By Eric Niderost

The name Gaius Suetonius Paulinus doesn’t ring across the centuries from the annals of Roman military history like the names of Julius Caesar, Tiberius Nero, or Scipio Africanus. But Suetonius represents the great majority of military commanders throughout history who consistently accomplish their missions yet never succeed so sensationally or blunder so wildly as to be remembered by the general public. Suetonius should be remembered, however, as the perfect example of proper military leadership in the moment of crisis, using ingrained military skills rather than raw emotion and making difficult but necessary decisions in the heat of battle.

When remembered at all, Suetonius is best known for his action against the rebelling Britons led by Queen Boudicca in ad 60, but he had led a successful career as a typical mid-level Roman officer prior to that. In ad 42, he was dispatched to Mauretania with the rank of praetor to suppress a rebellion; he was soon promoted to the rank of legatus legionis due to the success of his operation. He had the distinction of being the first Roman to cross the Atlas Mountains, and he wrote a description so vivid and detailed that it was later used by other Roman writers in recounting the event. Finally, in ad 59, he received command of Roman Army units stationed in Britain when he was made governor-general of the islands.

- **Exercises to complete**:
a. Restate the article on Suetonius starting with "The name Gaius" and going on through "heat of battle.", renaming "military commanders" as "generals".
b. In the article on Suetonius, condense the paragraph beginning "When remembered at all" into a short list of its main facts.

- **Raw data**:
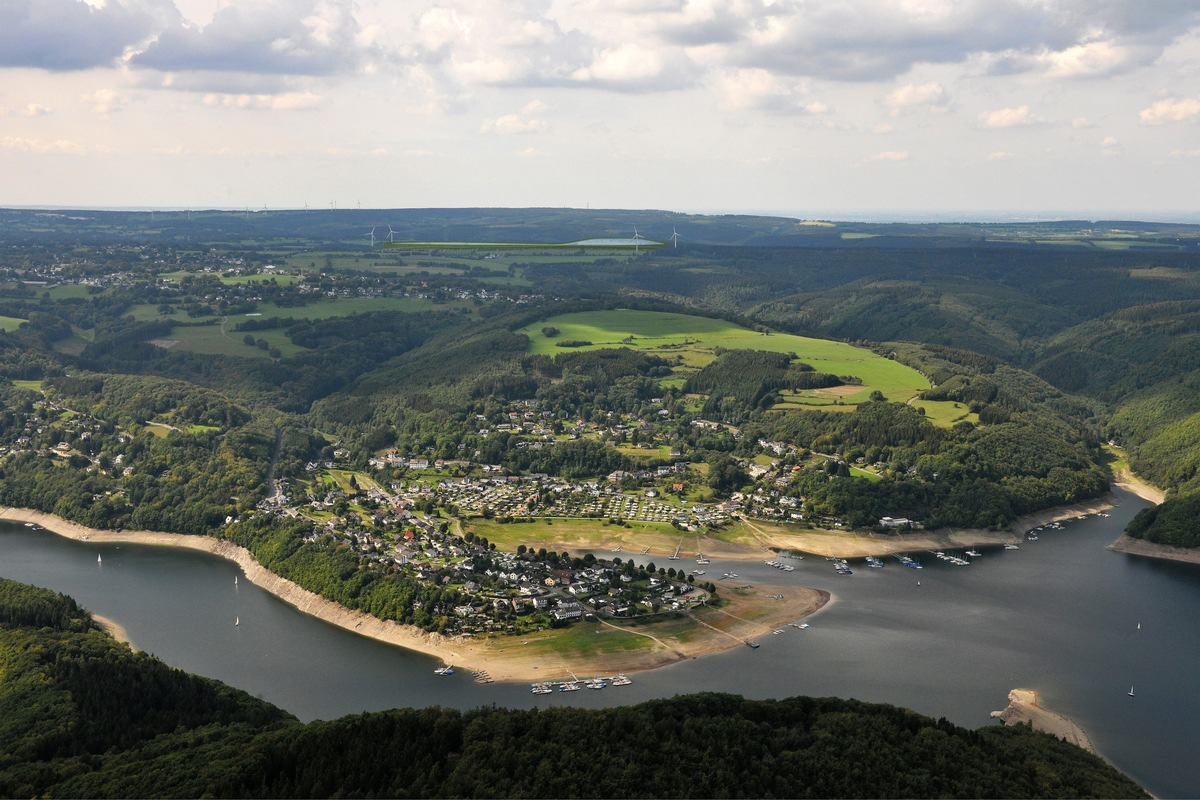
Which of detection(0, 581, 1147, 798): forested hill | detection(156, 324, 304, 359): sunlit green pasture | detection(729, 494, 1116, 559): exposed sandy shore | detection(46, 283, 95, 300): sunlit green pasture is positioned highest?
detection(46, 283, 95, 300): sunlit green pasture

- **Per-task answers**:
a.
The name Gaius Suetonius Paulinus doesn’t ring across the centuries from the annals of Roman military history like the names of Julius Caesar, Tiberius Nero, or Scipio Africanus. But Suetonius represents the great majority of generals throughout history who consistently accomplish their missions yet never succeed so sensationally or blunder so wildly as to be remembered by the general public. Suetonius should be remembered, however, as the perfect example of proper military leadership in the moment of crisis, using ingrained military skills rather than raw emotion and making difficult but necessary decisions in the heat of battle.

b.
- Suetonius is best known for acting against the Britons who rebelled under Queen Boudicca in AD 60.
- In AD 42 he was sent to Mauretania as praetor to suppress a rebellion. His success there earned him promotion to legatus legionis.
- He was the first Roman to cross the Atlas Mountains. Later Roman writers used his detailed description of the crossing.
- In AD 59 he became governor-general of Britain and took command of the Roman Army units stationed there.